When you pull a plant out the earth and stick it back again, the roots can get damaged in the transplant, and then they don’t absorb nutrients as easily. The stress of it can affect the plant until its roots recover. It’s called root shock. Pulling that much energy back that fast, I think I gave myself root shock.
I haven’t really been able to do much except show up for my clients, and be really gentle with myself. I don’t usually write posts from in the middle of something-- especially because I feel like if I’m not providing something useful to you then it’s simply taking up space for no reason-- but I feel like I’m finally starting to thaw, and connect with the earth again, and can talk about it. My energy levels are coming back, albeit so much more slowly than I would like. I’m starting to get excited about some of the projects I was starting before my trip. My roots are starting to re-establish themselves. All in one place this time. Home.

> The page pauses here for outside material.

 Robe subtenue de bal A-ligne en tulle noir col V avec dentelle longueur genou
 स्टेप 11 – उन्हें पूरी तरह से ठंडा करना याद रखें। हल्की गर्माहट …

So. That’s where I’ve been the last few weeks.
How about you? Where are you? How are you? I’d genuinely love to hear- in the comments or just hit reply.
Big hugs,
Rebecca






What you’ve done is remarkable to me. I have a sense of how beautiful your home in California was, and I know how much you loved it. My family moved a lot when I was growing up, sometimes as much as once a year. Even though we lived in only two (adjacent) US states, it felt like I was being uprooted over and over. As a young adult, I lived abroad for a little bit, and then I came to the town where I am now to go to graduate school. That was over 30 years ago. I have lived in the same neighborhood, the same 5 block radius, for almost that long. The same house for almost 18 years. I never want to leave. At the same time, I don’t feel like I’m here wholeheartedly. I long for the land back in Michigan, where my ancestors settled in the early 20th c. I get really annoyed with the people here. My best friends are here. I’ve raised my kid here. My spirit/soul path blossomed here. The land here is beautiful, but it still doesn’t quite feel like home. And if the Danish established a right of return, I’d be there in a hot second.
The way you heard the UK calling you back. The deliberate way you’ve undertaken this move. That you’ve moved so far from family. I watch with a kind of wonder.
I wish I had been taught how to thank the land and take back my energy when I was a child moving house so much. At the same time, I think I knew. Not sure why I feel like I’m still hovering 2 inches above the ground here in my home of 30 years.
You may not see the utility in writing from the middle of things, but this was really helpful. I’m in the middle of something completely different and yet so similar, and it’s helpful to be able to see the process unfolding in someone else. Root shock is a brilliant way of describing it.